Born in 1980 in Croydon, Martine is a Londoner through and through, having grown up in her grandparent’s house in South London, which was the centre of the local Jamaican community. From the age of nine, she spent Sundays after church on Clapham Common observing daytime ravers set up sound systems — and was introduced to reggae studios and nightclubs at an early age by her older sister, Michelle. “It was the biggest mix of people I think I'd ever seen,” she says. “I knew instinctively, even at that young age, that something important was happening.”

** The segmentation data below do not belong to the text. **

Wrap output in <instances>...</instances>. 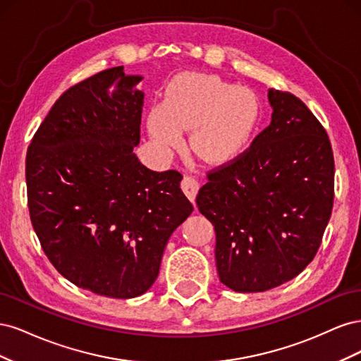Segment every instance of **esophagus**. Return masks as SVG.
I'll use <instances>...</instances> for the list:
<instances>
[{"instance_id":"esophagus-1","label":"esophagus","mask_w":361,"mask_h":361,"mask_svg":"<svg viewBox=\"0 0 361 361\" xmlns=\"http://www.w3.org/2000/svg\"><path fill=\"white\" fill-rule=\"evenodd\" d=\"M180 188L185 192V195H187V197L194 203L195 195H197L199 188H200V183L194 176H191V174H185L182 182H180Z\"/></svg>"}]
</instances>
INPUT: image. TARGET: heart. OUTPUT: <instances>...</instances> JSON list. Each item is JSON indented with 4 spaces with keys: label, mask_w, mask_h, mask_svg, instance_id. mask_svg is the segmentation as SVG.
<instances>
[{
    "label": "heart",
    "mask_w": 361,
    "mask_h": 361,
    "mask_svg": "<svg viewBox=\"0 0 361 361\" xmlns=\"http://www.w3.org/2000/svg\"><path fill=\"white\" fill-rule=\"evenodd\" d=\"M262 116L259 96L248 87L216 75L182 73L174 78L166 102L152 106L147 125L162 149L182 145V129H192L190 143L203 161H231L253 138Z\"/></svg>",
    "instance_id": "obj_1"
}]
</instances>
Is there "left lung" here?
<instances>
[{"label":"left lung","instance_id":"8db88e82","mask_svg":"<svg viewBox=\"0 0 361 361\" xmlns=\"http://www.w3.org/2000/svg\"><path fill=\"white\" fill-rule=\"evenodd\" d=\"M271 123L241 155L207 173L199 211L215 228L223 285L264 292L313 260L330 221L334 158L324 126L289 92L271 89Z\"/></svg>","mask_w":361,"mask_h":361}]
</instances>
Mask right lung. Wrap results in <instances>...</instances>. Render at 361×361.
Returning <instances> with one entry per match:
<instances>
[{"instance_id":"right-lung-1","label":"right lung","mask_w":361,"mask_h":361,"mask_svg":"<svg viewBox=\"0 0 361 361\" xmlns=\"http://www.w3.org/2000/svg\"><path fill=\"white\" fill-rule=\"evenodd\" d=\"M123 66L64 92L27 150L32 228L51 264L75 286L134 298L158 277L164 248L192 212L176 170L134 154L143 92Z\"/></svg>"}]
</instances>
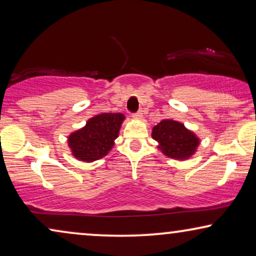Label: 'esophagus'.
<instances>
[{"mask_svg":"<svg viewBox=\"0 0 256 256\" xmlns=\"http://www.w3.org/2000/svg\"><path fill=\"white\" fill-rule=\"evenodd\" d=\"M132 116H134L135 118H141L143 116V112H142V110H138V113L132 114Z\"/></svg>","mask_w":256,"mask_h":256,"instance_id":"34e87169","label":"esophagus"}]
</instances>
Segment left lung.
I'll return each mask as SVG.
<instances>
[{"mask_svg":"<svg viewBox=\"0 0 256 256\" xmlns=\"http://www.w3.org/2000/svg\"><path fill=\"white\" fill-rule=\"evenodd\" d=\"M152 138L158 142L164 155L174 160H186L196 152L199 138L183 124L174 120H163L152 128Z\"/></svg>","mask_w":256,"mask_h":256,"instance_id":"obj_1","label":"left lung"}]
</instances>
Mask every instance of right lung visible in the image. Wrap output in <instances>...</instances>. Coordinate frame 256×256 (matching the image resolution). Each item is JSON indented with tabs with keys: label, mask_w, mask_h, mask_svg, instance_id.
Wrapping results in <instances>:
<instances>
[{
	"label": "right lung",
	"mask_w": 256,
	"mask_h": 256,
	"mask_svg": "<svg viewBox=\"0 0 256 256\" xmlns=\"http://www.w3.org/2000/svg\"><path fill=\"white\" fill-rule=\"evenodd\" d=\"M124 120L121 113H102L90 118L85 127L68 136L72 155L84 162L102 158L113 148Z\"/></svg>",
	"instance_id": "1"
}]
</instances>
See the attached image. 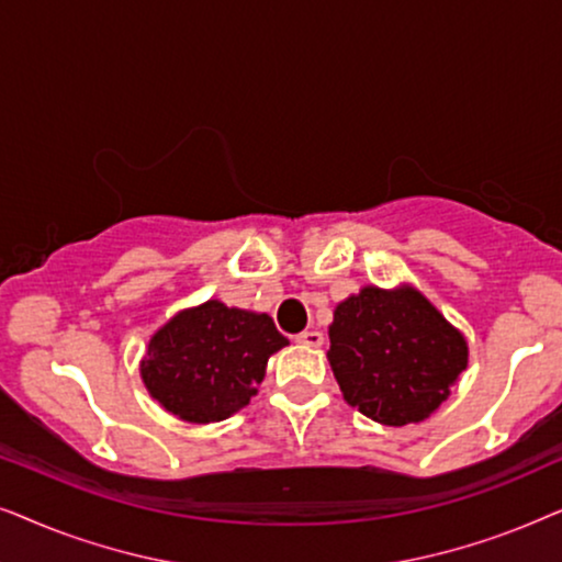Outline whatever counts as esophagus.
Instances as JSON below:
<instances>
[{
    "label": "esophagus",
    "mask_w": 562,
    "mask_h": 562,
    "mask_svg": "<svg viewBox=\"0 0 562 562\" xmlns=\"http://www.w3.org/2000/svg\"><path fill=\"white\" fill-rule=\"evenodd\" d=\"M294 340L299 345H306V348H319L325 337H322V333H317V329H304V333H299Z\"/></svg>",
    "instance_id": "esophagus-1"
}]
</instances>
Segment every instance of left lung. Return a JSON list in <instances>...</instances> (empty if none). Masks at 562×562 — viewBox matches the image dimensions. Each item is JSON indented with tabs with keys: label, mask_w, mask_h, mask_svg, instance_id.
<instances>
[{
	"label": "left lung",
	"mask_w": 562,
	"mask_h": 562,
	"mask_svg": "<svg viewBox=\"0 0 562 562\" xmlns=\"http://www.w3.org/2000/svg\"><path fill=\"white\" fill-rule=\"evenodd\" d=\"M327 358L345 402L402 427L448 398L468 366V345L419 291L366 286L337 304Z\"/></svg>",
	"instance_id": "1"
}]
</instances>
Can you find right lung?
Returning a JSON list of instances; mask_svg holds the SVG:
<instances>
[{
	"label": "right lung",
	"instance_id": "1",
	"mask_svg": "<svg viewBox=\"0 0 562 562\" xmlns=\"http://www.w3.org/2000/svg\"><path fill=\"white\" fill-rule=\"evenodd\" d=\"M289 340L268 314L206 302L150 337L140 366L150 396L179 419H227L256 396L266 363Z\"/></svg>",
	"mask_w": 562,
	"mask_h": 562
}]
</instances>
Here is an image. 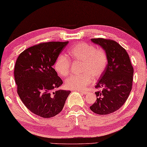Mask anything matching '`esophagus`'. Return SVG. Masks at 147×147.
I'll return each mask as SVG.
<instances>
[{
    "label": "esophagus",
    "instance_id": "34e87169",
    "mask_svg": "<svg viewBox=\"0 0 147 147\" xmlns=\"http://www.w3.org/2000/svg\"><path fill=\"white\" fill-rule=\"evenodd\" d=\"M79 92H80V93H81V94H84V95H86V94H88V92H86V91L79 90Z\"/></svg>",
    "mask_w": 147,
    "mask_h": 147
}]
</instances>
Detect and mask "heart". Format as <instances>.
<instances>
[{
  "label": "heart",
  "mask_w": 147,
  "mask_h": 147,
  "mask_svg": "<svg viewBox=\"0 0 147 147\" xmlns=\"http://www.w3.org/2000/svg\"><path fill=\"white\" fill-rule=\"evenodd\" d=\"M68 56L72 62H81L78 76H71L65 81L67 88L82 90L98 79L107 68L108 58L106 52L92 45L79 43L68 51ZM70 61L64 55H60L54 64V69L59 76L66 77L70 71Z\"/></svg>",
  "instance_id": "b5f03b06"
}]
</instances>
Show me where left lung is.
Returning <instances> with one entry per match:
<instances>
[{"mask_svg": "<svg viewBox=\"0 0 147 147\" xmlns=\"http://www.w3.org/2000/svg\"><path fill=\"white\" fill-rule=\"evenodd\" d=\"M91 42L106 52L108 63L95 86L101 90L95 92L97 99L90 109L96 114L108 115L121 108L128 98L134 68L126 51L115 41L92 38Z\"/></svg>", "mask_w": 147, "mask_h": 147, "instance_id": "1", "label": "left lung"}]
</instances>
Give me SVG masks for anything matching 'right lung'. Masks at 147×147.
<instances>
[{
    "label": "right lung",
    "mask_w": 147,
    "mask_h": 147,
    "mask_svg": "<svg viewBox=\"0 0 147 147\" xmlns=\"http://www.w3.org/2000/svg\"><path fill=\"white\" fill-rule=\"evenodd\" d=\"M68 42H50L30 47L19 55L14 68L18 94L34 114L51 118L63 109L69 90H58L63 83L53 68Z\"/></svg>",
    "instance_id": "right-lung-1"
}]
</instances>
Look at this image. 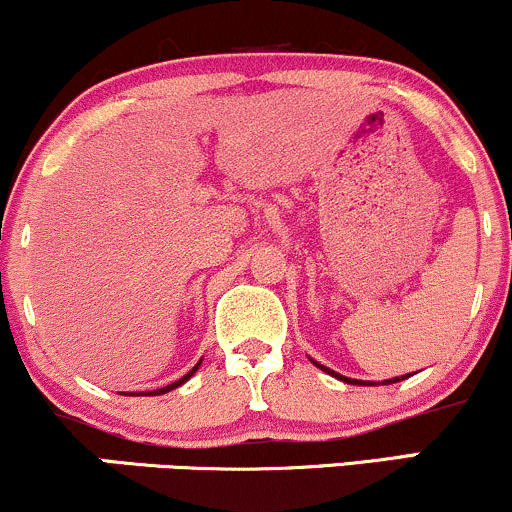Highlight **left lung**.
I'll return each instance as SVG.
<instances>
[{
    "label": "left lung",
    "mask_w": 512,
    "mask_h": 512,
    "mask_svg": "<svg viewBox=\"0 0 512 512\" xmlns=\"http://www.w3.org/2000/svg\"><path fill=\"white\" fill-rule=\"evenodd\" d=\"M317 368L320 370H325V373H330L332 378H337V380H344V383H349V385H378V383H373V380H354V378H346V375H339V373H334V370H330L327 366H320V363L317 361H313ZM404 378H409V375H402V378H390V380H385L383 385H392V383H399V380H404Z\"/></svg>",
    "instance_id": "8db88e82"
}]
</instances>
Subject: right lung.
<instances>
[{
    "instance_id": "1",
    "label": "right lung",
    "mask_w": 512,
    "mask_h": 512,
    "mask_svg": "<svg viewBox=\"0 0 512 512\" xmlns=\"http://www.w3.org/2000/svg\"><path fill=\"white\" fill-rule=\"evenodd\" d=\"M199 363H202V358H199ZM199 363H197V366H195V368H192V370H190V373H187V375H182V378H180V380H175V383H170V385H166V387H161V390H154V392H137V395H151V397H154V395H166V392H170V390H175V387H180L182 383H187V380H190V378H192V375H195V370L199 368ZM127 395H129V392H127Z\"/></svg>"
}]
</instances>
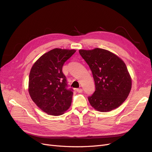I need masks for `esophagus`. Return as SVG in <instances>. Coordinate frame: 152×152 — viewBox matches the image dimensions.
I'll return each instance as SVG.
<instances>
[{
    "instance_id": "1",
    "label": "esophagus",
    "mask_w": 152,
    "mask_h": 152,
    "mask_svg": "<svg viewBox=\"0 0 152 152\" xmlns=\"http://www.w3.org/2000/svg\"><path fill=\"white\" fill-rule=\"evenodd\" d=\"M82 91H83V90L82 89V88H79V89H76V91L77 92V93H82Z\"/></svg>"
}]
</instances>
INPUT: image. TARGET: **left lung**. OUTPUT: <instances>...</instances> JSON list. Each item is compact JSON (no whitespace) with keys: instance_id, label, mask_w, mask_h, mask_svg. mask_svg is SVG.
Wrapping results in <instances>:
<instances>
[{"instance_id":"left-lung-1","label":"left lung","mask_w":152,"mask_h":152,"mask_svg":"<svg viewBox=\"0 0 152 152\" xmlns=\"http://www.w3.org/2000/svg\"><path fill=\"white\" fill-rule=\"evenodd\" d=\"M79 53L93 73L96 90L88 98L95 110L108 112L126 101L131 89L132 80L122 59L108 50L80 49Z\"/></svg>"}]
</instances>
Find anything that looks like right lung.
I'll list each match as a JSON object with an SVG mask.
<instances>
[{
    "instance_id": "1",
    "label": "right lung",
    "mask_w": 152,
    "mask_h": 152,
    "mask_svg": "<svg viewBox=\"0 0 152 152\" xmlns=\"http://www.w3.org/2000/svg\"><path fill=\"white\" fill-rule=\"evenodd\" d=\"M75 52V49L55 48L41 56L31 68L29 94L36 105L48 115H61L72 104L73 93L72 89L66 88L62 67Z\"/></svg>"
}]
</instances>
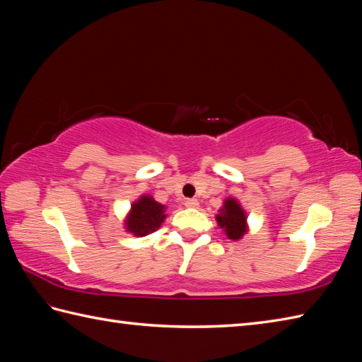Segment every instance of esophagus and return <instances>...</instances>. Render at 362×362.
Segmentation results:
<instances>
[{
	"label": "esophagus",
	"mask_w": 362,
	"mask_h": 362,
	"mask_svg": "<svg viewBox=\"0 0 362 362\" xmlns=\"http://www.w3.org/2000/svg\"><path fill=\"white\" fill-rule=\"evenodd\" d=\"M185 206H188V209H196V206H199V201L197 199H187Z\"/></svg>",
	"instance_id": "34e87169"
}]
</instances>
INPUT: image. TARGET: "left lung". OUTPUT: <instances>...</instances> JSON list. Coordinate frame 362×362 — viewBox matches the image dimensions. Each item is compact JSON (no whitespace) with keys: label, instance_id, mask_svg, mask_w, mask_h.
Segmentation results:
<instances>
[{"label":"left lung","instance_id":"obj_1","mask_svg":"<svg viewBox=\"0 0 362 362\" xmlns=\"http://www.w3.org/2000/svg\"><path fill=\"white\" fill-rule=\"evenodd\" d=\"M218 224L226 230V235L230 240H240V238L247 232L245 226V213L235 199H227L224 209L216 216Z\"/></svg>","mask_w":362,"mask_h":362}]
</instances>
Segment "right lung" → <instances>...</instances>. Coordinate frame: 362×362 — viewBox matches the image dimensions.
Wrapping results in <instances>:
<instances>
[{
  "mask_svg": "<svg viewBox=\"0 0 362 362\" xmlns=\"http://www.w3.org/2000/svg\"><path fill=\"white\" fill-rule=\"evenodd\" d=\"M165 206L153 201L151 196H143L140 201L132 205L129 218L126 219V228L135 236H146L153 233L166 218Z\"/></svg>",
  "mask_w": 362,
  "mask_h": 362,
  "instance_id": "1",
  "label": "right lung"
}]
</instances>
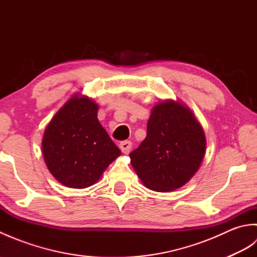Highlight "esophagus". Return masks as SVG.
Returning a JSON list of instances; mask_svg holds the SVG:
<instances>
[{
  "mask_svg": "<svg viewBox=\"0 0 257 257\" xmlns=\"http://www.w3.org/2000/svg\"><path fill=\"white\" fill-rule=\"evenodd\" d=\"M132 146H133V144L130 143V141H122V143L119 145V148L121 149V151L124 155H128L130 150H132Z\"/></svg>",
  "mask_w": 257,
  "mask_h": 257,
  "instance_id": "esophagus-1",
  "label": "esophagus"
}]
</instances>
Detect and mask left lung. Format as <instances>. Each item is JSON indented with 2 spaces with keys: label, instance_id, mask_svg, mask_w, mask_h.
Returning <instances> with one entry per match:
<instances>
[{
  "label": "left lung",
  "instance_id": "obj_1",
  "mask_svg": "<svg viewBox=\"0 0 257 257\" xmlns=\"http://www.w3.org/2000/svg\"><path fill=\"white\" fill-rule=\"evenodd\" d=\"M204 130L183 102L167 99L151 109L147 137L129 155L146 188L171 192L190 181L203 161Z\"/></svg>",
  "mask_w": 257,
  "mask_h": 257
}]
</instances>
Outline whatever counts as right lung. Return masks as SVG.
<instances>
[{
  "label": "right lung",
  "mask_w": 257,
  "mask_h": 257,
  "mask_svg": "<svg viewBox=\"0 0 257 257\" xmlns=\"http://www.w3.org/2000/svg\"><path fill=\"white\" fill-rule=\"evenodd\" d=\"M98 109L91 98L76 92L44 130L43 157L52 176L65 187L85 189L97 183L121 155L98 120Z\"/></svg>",
  "instance_id": "1"
}]
</instances>
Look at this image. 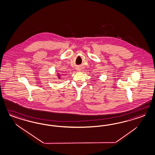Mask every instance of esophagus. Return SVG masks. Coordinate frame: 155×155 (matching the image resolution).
<instances>
[{"instance_id":"1","label":"esophagus","mask_w":155,"mask_h":155,"mask_svg":"<svg viewBox=\"0 0 155 155\" xmlns=\"http://www.w3.org/2000/svg\"><path fill=\"white\" fill-rule=\"evenodd\" d=\"M80 70H80V69H78V71H80Z\"/></svg>"}]
</instances>
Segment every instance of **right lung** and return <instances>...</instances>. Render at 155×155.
<instances>
[{
	"mask_svg": "<svg viewBox=\"0 0 155 155\" xmlns=\"http://www.w3.org/2000/svg\"><path fill=\"white\" fill-rule=\"evenodd\" d=\"M60 74H58V79H60Z\"/></svg>",
	"mask_w": 155,
	"mask_h": 155,
	"instance_id": "add662e5",
	"label": "right lung"
}]
</instances>
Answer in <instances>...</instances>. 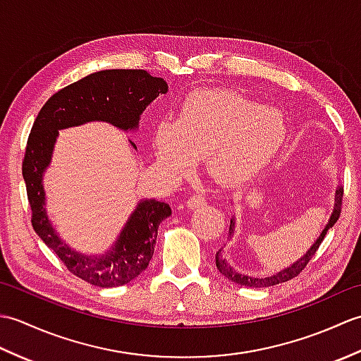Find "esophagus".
Wrapping results in <instances>:
<instances>
[{
	"label": "esophagus",
	"mask_w": 361,
	"mask_h": 361,
	"mask_svg": "<svg viewBox=\"0 0 361 361\" xmlns=\"http://www.w3.org/2000/svg\"><path fill=\"white\" fill-rule=\"evenodd\" d=\"M206 202H208V200H206V197L203 194H194V195L189 197L188 206L190 209H197V208H200V206L206 204Z\"/></svg>",
	"instance_id": "34e87169"
}]
</instances>
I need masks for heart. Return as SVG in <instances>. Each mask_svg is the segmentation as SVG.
Returning a JSON list of instances; mask_svg holds the SVG:
<instances>
[{"label": "heart", "mask_w": 361, "mask_h": 361, "mask_svg": "<svg viewBox=\"0 0 361 361\" xmlns=\"http://www.w3.org/2000/svg\"><path fill=\"white\" fill-rule=\"evenodd\" d=\"M283 114L233 91L190 94L176 122L163 119L153 132L157 163L167 176H185L204 158L214 181L237 186L250 180L279 150L286 137Z\"/></svg>", "instance_id": "1"}]
</instances>
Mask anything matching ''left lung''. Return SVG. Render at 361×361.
Wrapping results in <instances>:
<instances>
[{
	"label": "left lung",
	"instance_id": "1",
	"mask_svg": "<svg viewBox=\"0 0 361 361\" xmlns=\"http://www.w3.org/2000/svg\"><path fill=\"white\" fill-rule=\"evenodd\" d=\"M343 194H344V190H343V188H340L338 186V189L335 190V204H334V212H332V216H331V219H329V224L326 225V228H324V231L321 233V235L318 237V240L313 243V247L305 252V256H302L301 259L298 260V262H295L293 265L291 267H288L287 270H282V271H279L278 274H273V276H268V278H251V276H248V274H243V273H240V271H235V268H233L231 265H229L226 260L221 257V250L217 252V256H216V265H217V270L225 276L226 279H229V281H233V282H235V283H240V286H245V287H252V288H256V287H271V286H276V283H282V282H287V281H290V279H293V278H296V276L301 273L305 267H307V264L310 262L312 260V257L317 255V251H318V248H319V245H321V242L324 240V237H326V234H327V231L329 229H331L335 224H336V220L340 219V214H341V204H343ZM229 237H231V234L234 233V221L231 220V225H229Z\"/></svg>",
	"mask_w": 361,
	"mask_h": 361
}]
</instances>
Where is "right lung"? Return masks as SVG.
Here are the masks:
<instances>
[{"instance_id": "1", "label": "right lung", "mask_w": 361, "mask_h": 361, "mask_svg": "<svg viewBox=\"0 0 361 361\" xmlns=\"http://www.w3.org/2000/svg\"><path fill=\"white\" fill-rule=\"evenodd\" d=\"M166 91V80L145 70L93 73L52 94L30 128L21 164L30 206V224L68 271L93 286L104 288L124 286L141 274L155 251L161 220L171 216V208L157 200L141 202L110 252L102 257L82 256L59 239L46 217L42 173L49 164L60 128L80 126L88 121H106L122 130L135 128L145 106ZM133 147L136 149L135 144Z\"/></svg>"}]
</instances>
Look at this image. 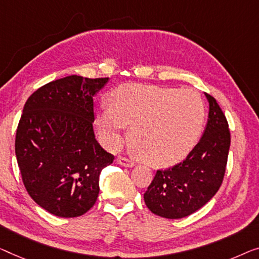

Her upbringing set her on the path to a lifelong exploration of British nightlife, music and subculture, eventually becoming a part of her work as a fashion designer, graduating from Middlesex University in 2002 and setting up her namesake label in 2007. “If I wasn't a fashion designer, what would I be?” she ponders in this episode. “I'd be a barmaid … It’s always been dance music for me.”

Martine’s work riffs on contemporary everyday clothes, often containing nods to her encyclopaedic knowledge of British subcultures – from acid house heads to 90s junglists, football hooligans and gabber ravers to the rude boys of the reggae scene. In the way they’re cut and formed, Martine’s clothes read as garments already worn in; familiar but twisted, sometimes too-big or too-small, always with something a bit ‘off’.


Her casting has always been radically inclusive, and was so long before it was fashionable. And often, her fashion shows are held in off-the-beaten-path locations: a primary school in Kentish Town, a climbing centre in Tottenham, a former gay sauna in Vauxhall, a Latin food market in Seven Sisters — almost always a love letter to London. “It reinforced my love of outsiders and characters and complicated geniuses,” she says of her early years in London, sneaking into clubs and working at bars in Soho.


However, survival hasn’t always been easy as a creative person. By 2015, Martine faced homelessness after being kicked out of the squat she was living in with her partner and baby. That same year, Martine got a job that would prove to be life-changing: Balenciaga’s Demna asked her to be a menswear consultant for the brand. For the next three years, she helped perfect the enlarged silhouette at Balenciaga, changing the shape of fashion, from the catwalk to the high street. “[Demna] was just like, ‘Well, I believe in you. Who gives a shit about anyone else?’” she reflects.

Now, through her collaborations with Nike and Clarks, Martine has reached a global audience – and picked up plenty of awards and accolades along the way  – all while remaining respected within her local community of outsiders. She is a designer who does things her own way, often refusing to comply with the system. “No one is an island — you don't do it on your own,” she points out. “Find those people… and do it together, because you're stronger together, and you will do it together.”